→ WHAT TO WORK ON:
1 – In the article on logistics job cuts, copy the stretch from "The BLS data" through "since February 2020." word for word.
2 – According to the article on logistics job cuts, how many jobs did the broader US economy add in February?
3 – Continue the article on logistics job cuts, starting after its final sentence.

→ EXERCISE TEXT:
-*-*-
Thanks to the COVID-19 pandemic-induced lockdowns, e-commerce companies experienced a significant demand increase across 2020-21. Even in the first half of 2022, this demand continued to increase, with the first signs of a dip coming in slowly. In 2023, e-commerce demand seems to have fallen and plateaued, as consumers once again focus on the services sector. This evolving trend and inflationary pressures have pushed logistics companies to slow down too. In fact, logistics operators cut jobs by almost 17,000 last month in the midst of consumer spending shifting from goods to services, and as e-commerce growth stalls.
Preliminary employment figures released by the US Bureau of Labor Statistics on Friday revealed that trucking, warehousing, and parcel-delivery firms reduced their workforce by a combined 16,900 jobs in February, which follows a decrease of 2,200 jobs in January. Meanwhile, the broader US economy added 311,000 jobs in February, mainly in the service sectors such as restaurants, hospitals, and nursing homes.
Typically, February is a weak month for logistics recruitment as companies scale down operations after the peak shipping season at the end of the previous year. However, these recent figures indicate a more extensive drop in demand.
The BLS data showed that warehousing and storage companies also shed 5,500 jobs last month, following a gain of 1,500 in the preceding month. While this is one of the most substantial monthly declines in the sector’s employment over the last decade, it’s created 612,100 jobs overall since February 2020.
-*-*-
→ DATA FOR ANALYSIS:

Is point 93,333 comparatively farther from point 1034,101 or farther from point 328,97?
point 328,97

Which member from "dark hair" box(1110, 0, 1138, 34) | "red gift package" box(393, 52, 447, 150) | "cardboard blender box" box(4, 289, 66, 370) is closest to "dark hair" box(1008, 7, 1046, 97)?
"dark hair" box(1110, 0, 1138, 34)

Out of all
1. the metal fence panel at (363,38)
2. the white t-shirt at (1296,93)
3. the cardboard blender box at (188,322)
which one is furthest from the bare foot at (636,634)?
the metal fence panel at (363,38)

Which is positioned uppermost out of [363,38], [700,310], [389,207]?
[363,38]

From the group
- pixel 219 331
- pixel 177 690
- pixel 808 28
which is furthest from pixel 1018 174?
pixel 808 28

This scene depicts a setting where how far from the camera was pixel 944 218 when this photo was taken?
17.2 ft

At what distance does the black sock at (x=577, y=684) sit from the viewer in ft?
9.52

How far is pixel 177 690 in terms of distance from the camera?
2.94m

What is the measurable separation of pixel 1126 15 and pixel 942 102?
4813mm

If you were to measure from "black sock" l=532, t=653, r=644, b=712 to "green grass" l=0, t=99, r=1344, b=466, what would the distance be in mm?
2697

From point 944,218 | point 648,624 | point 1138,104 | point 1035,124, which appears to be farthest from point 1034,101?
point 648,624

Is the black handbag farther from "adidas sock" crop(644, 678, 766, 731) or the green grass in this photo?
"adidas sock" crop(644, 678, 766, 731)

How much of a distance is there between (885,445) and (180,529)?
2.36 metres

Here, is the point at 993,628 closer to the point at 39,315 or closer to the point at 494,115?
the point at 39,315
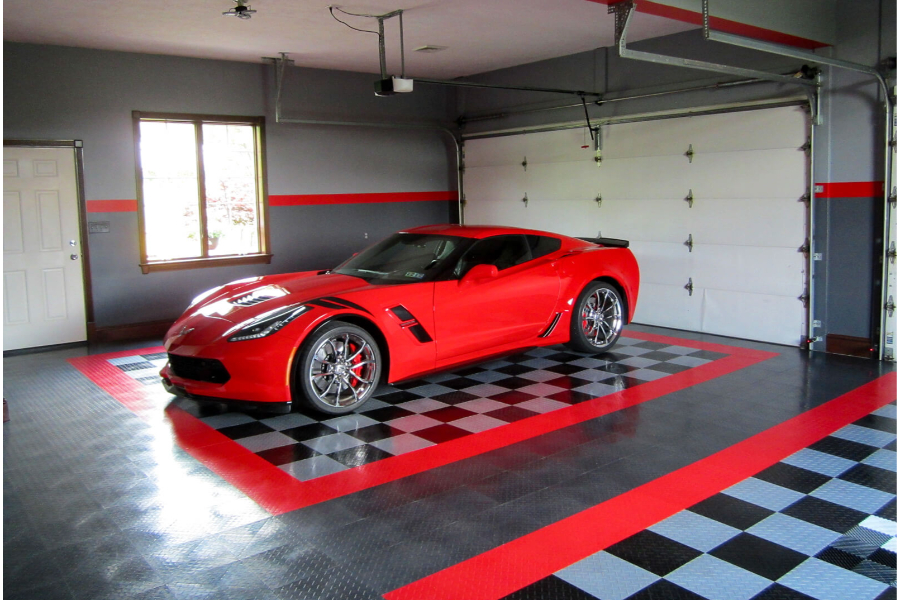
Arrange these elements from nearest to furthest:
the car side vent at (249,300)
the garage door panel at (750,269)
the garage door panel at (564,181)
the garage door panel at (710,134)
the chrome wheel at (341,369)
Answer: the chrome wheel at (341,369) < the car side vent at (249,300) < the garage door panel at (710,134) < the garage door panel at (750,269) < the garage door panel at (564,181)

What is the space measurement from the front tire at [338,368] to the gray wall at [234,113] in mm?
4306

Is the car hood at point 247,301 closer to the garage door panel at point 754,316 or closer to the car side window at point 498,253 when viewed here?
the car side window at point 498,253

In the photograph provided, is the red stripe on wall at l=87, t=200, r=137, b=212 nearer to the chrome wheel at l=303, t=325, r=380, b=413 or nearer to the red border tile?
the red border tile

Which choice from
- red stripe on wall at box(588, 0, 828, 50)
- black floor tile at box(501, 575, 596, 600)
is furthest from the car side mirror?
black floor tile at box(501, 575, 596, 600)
-*-*-
→ PER-TASK OUTPUTS:
1 –
The BLS data showed that warehousing and storage companies also shed 5,500 jobs last month, following a gain of 1,500 in the preceding month. While this is one of the most substantial monthly declines in the sector’s employment over the last decade, it’s created 612,100 jobs overall since February 2020.

2 – 311,000 jobs

3 –
U.S. ports handled 1.73 million inbound containers in December measured in 20-foot equivalent units, or TEUs, down 16.2% from the previous month, according to a report by Descartes Datamyne, a trade intelligence database owned by supply-chain software company Descartes Systems Group Inc. The Cass Freight Index, which measures trucking and rail shipments moving in the U.S., dropped 3.2% from December to January, the most recent data available.
Trucking employment fell by 8,500 jobs in February, the largest drop in employment since April 2020 when 84,500 jobs in the sector were cut.
Courier and messenger companies, including the package carriers that deliver e-commerce orders to homes and businesses, cut payrolls by 2,900 jobs last month on top of a drop of 5,000 jobs in January, according to the BLS data. Employment in the sector is down 31,300 jobs year over year.
Key Takeaways
The surge in online ordering during the COVID-19 pandemic is decelerating, which is particularly affecting the warehousing and parcel-carrier industries. Despite the collapse of line-haul rates in recent months, job cuts are not as severe as expected.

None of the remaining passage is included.